In regards to unexpected blocking situations.. well, when you use a token you have to expect that you might block there. You can never assume you
won't. The reality is that for most tokens you won't block for long,
but if it is critical that you not block in a particular section of code
then you have to use the other major programming abstraction in DragonFly,
which is the per-cpu globaldata mechanism and LWKT (light weight kernel
threading) mechanism. Many subsystems in DragonFly do not need tokens,
mutexes, or locks of any kind because they are built ground-up to be
MP friendly. For example, the LWKT scheduler does not require locks or
tokens of any sort, and it only messes with the Big Giant Lock on behalf
of the thread it is trying to switch to, not because it needs it itself
:On Thu, Apr 01, 2004 at 02:27:08PM +0100, Jan Grant wrote:
:> This seems like a very nice scheme. My initial gut feeling was that it
:> could potentially lower the error rate for coding against this scheme
:> compared, say, to the correct application of mutex+lock.

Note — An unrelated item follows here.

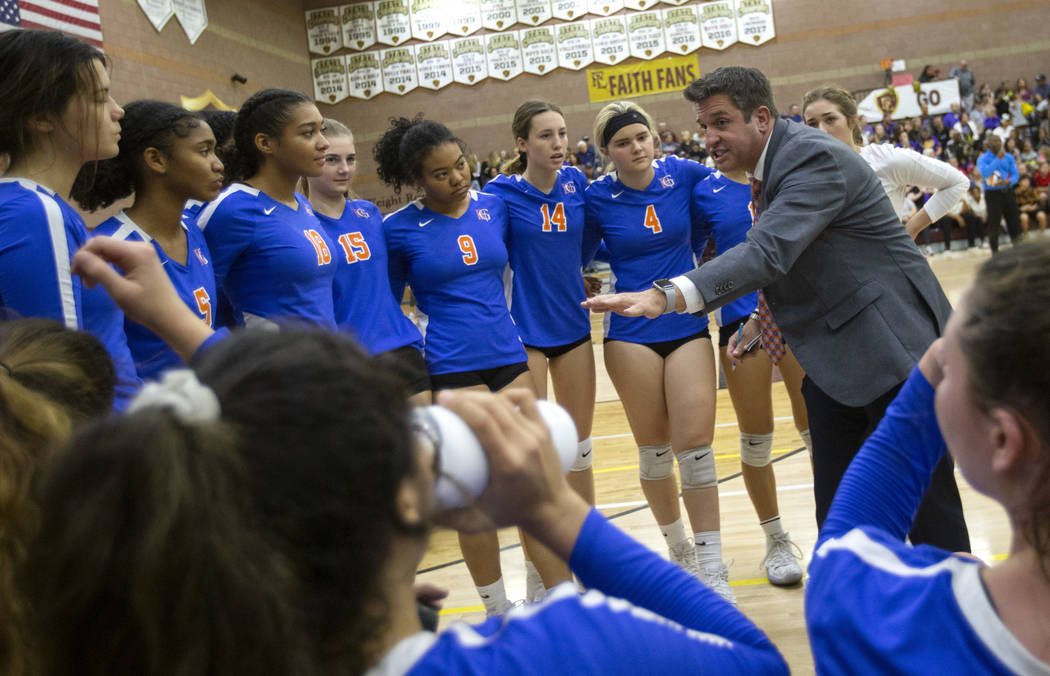 Bishop Gorman High School head coach Gregg Nunley talks to his players during a time out at the ...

:It is a lot simpler. E.g. have a look at stage II of the kobj changes.
:We have a blocking condition for malloc (M_INTWAIT !), therefore we have
:to check against races. But and that's why this code is much simpler then
:e.g. FreeBSD kobj code, we have the guaranty that we have all tokens and
:critical sections back in place when the thread continues. We don't have
:to play the mutex dropping and retry game, just the race detection.
:> How common are "blocking conditions", though? It occurred to me that
:> the ease of using serialisation tokens might lead to their prevalence;
:> have you anything in mind to avoid the situation where a code path
:> suddenly potentially blocks due to a modification of some function it
:> (opaquely) depends upon due to a deep call graph?
:Well, you should always keep in mind that tokens don't guaranty atomicy
:over blocking conditions, since that's the reason why dead locks can't
:occur. You are normally doing something wrong if you hold a token, expect
:atomicy and call arbitrary deep functions.
:> By "something in mind" I mean some kind of guideline for best use of
:> these things.
:There are quite a few good examples already in the tree.
:> jan grant, ILRT, University of Bristol. http://www.ilrt.bris.ac.uk/
:> Tel +44(0)117 9287088 Fax +44 (0)117 9287112 http://ioctl.org/jan/
:> Usenet: The separation of content AND presentation - simultaneously.